[Dataset records]
**********

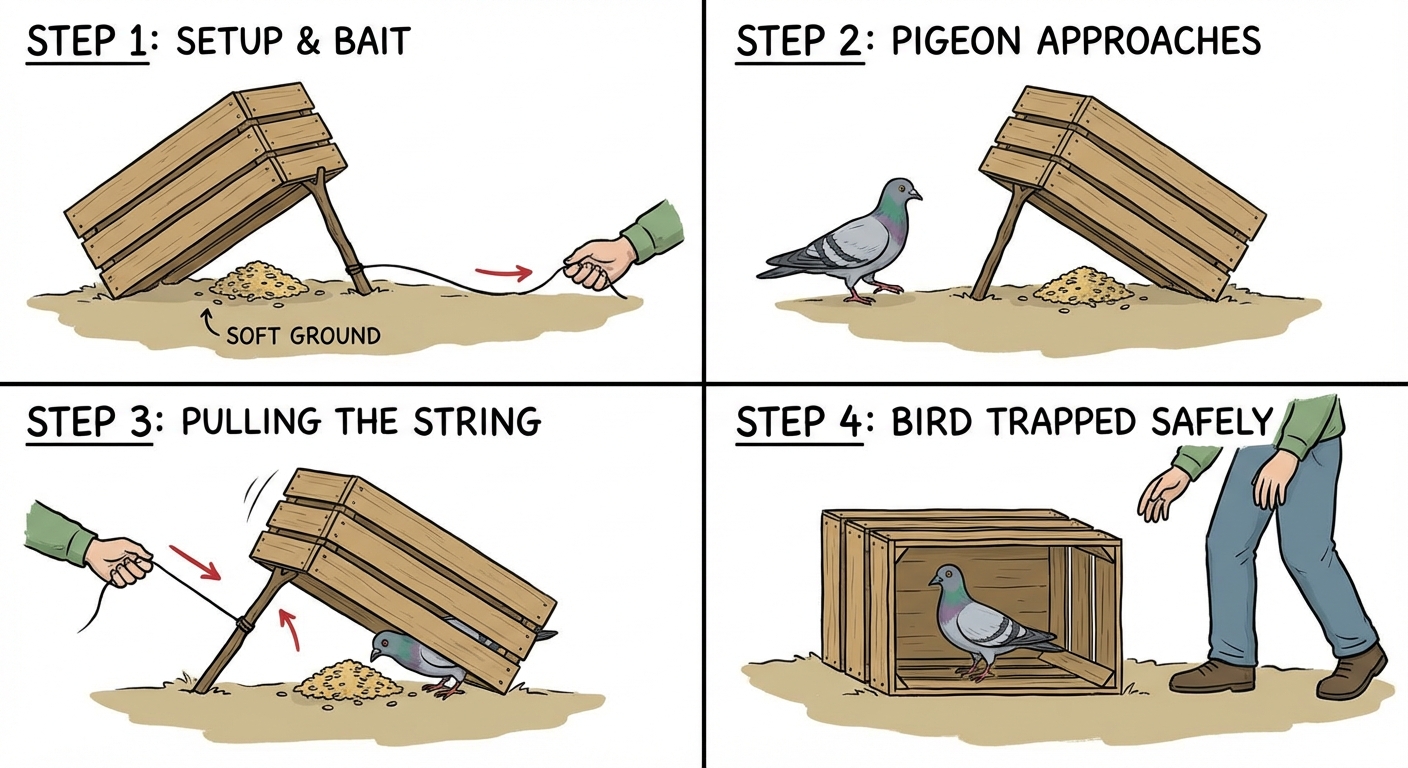 STEP 1: SETUP & BAIT

SOFT GROUND

STEP 2: PIGEON APPROACHES

STEP 3: PULLING THE STRING

STEP 4: BIRD TRAPPED SAFELY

**********

* _Work request_: Please ensure that the data above is repeated exactly, with no pictures in the copy.

* _Output for this task_:
 STEP 1: SETUP & BAIT

SOFT GROUND

STEP 2: PIGEON APPROACHES

STEP 3: PULLING THE STRING

STEP 4: BIRD TRAPPED SAFELY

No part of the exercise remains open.